Task prompt
All lines of the listing that contain "arrow" should be shown in full.

════════════════

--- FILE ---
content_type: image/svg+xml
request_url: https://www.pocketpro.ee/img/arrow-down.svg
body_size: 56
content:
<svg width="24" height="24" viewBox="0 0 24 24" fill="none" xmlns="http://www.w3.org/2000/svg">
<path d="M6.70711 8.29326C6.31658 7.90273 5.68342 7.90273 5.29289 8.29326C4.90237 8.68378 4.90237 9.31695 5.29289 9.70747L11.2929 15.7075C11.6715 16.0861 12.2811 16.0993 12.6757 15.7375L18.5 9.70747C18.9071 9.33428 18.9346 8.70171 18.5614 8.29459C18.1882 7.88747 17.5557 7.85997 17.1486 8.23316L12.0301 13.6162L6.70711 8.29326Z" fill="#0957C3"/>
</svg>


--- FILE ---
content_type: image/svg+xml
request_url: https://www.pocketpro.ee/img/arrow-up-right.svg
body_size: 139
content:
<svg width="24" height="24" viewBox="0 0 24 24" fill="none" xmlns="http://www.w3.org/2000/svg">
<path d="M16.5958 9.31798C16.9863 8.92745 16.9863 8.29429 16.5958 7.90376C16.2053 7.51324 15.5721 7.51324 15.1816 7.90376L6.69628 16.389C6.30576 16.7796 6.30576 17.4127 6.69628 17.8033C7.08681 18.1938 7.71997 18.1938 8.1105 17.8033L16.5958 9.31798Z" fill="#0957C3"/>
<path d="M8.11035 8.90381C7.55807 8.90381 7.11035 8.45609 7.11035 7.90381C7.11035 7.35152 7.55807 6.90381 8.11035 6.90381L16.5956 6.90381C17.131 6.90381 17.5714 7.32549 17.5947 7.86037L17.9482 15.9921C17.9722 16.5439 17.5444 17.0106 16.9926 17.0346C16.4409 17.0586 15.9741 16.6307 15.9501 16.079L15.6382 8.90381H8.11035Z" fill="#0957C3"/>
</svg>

════════════════

Answer box
request_url: https://www.pocketpro.ee/img/arrow-down.svg
request_url: https://www.pocketpro.ee/img/arrow-up-right.svg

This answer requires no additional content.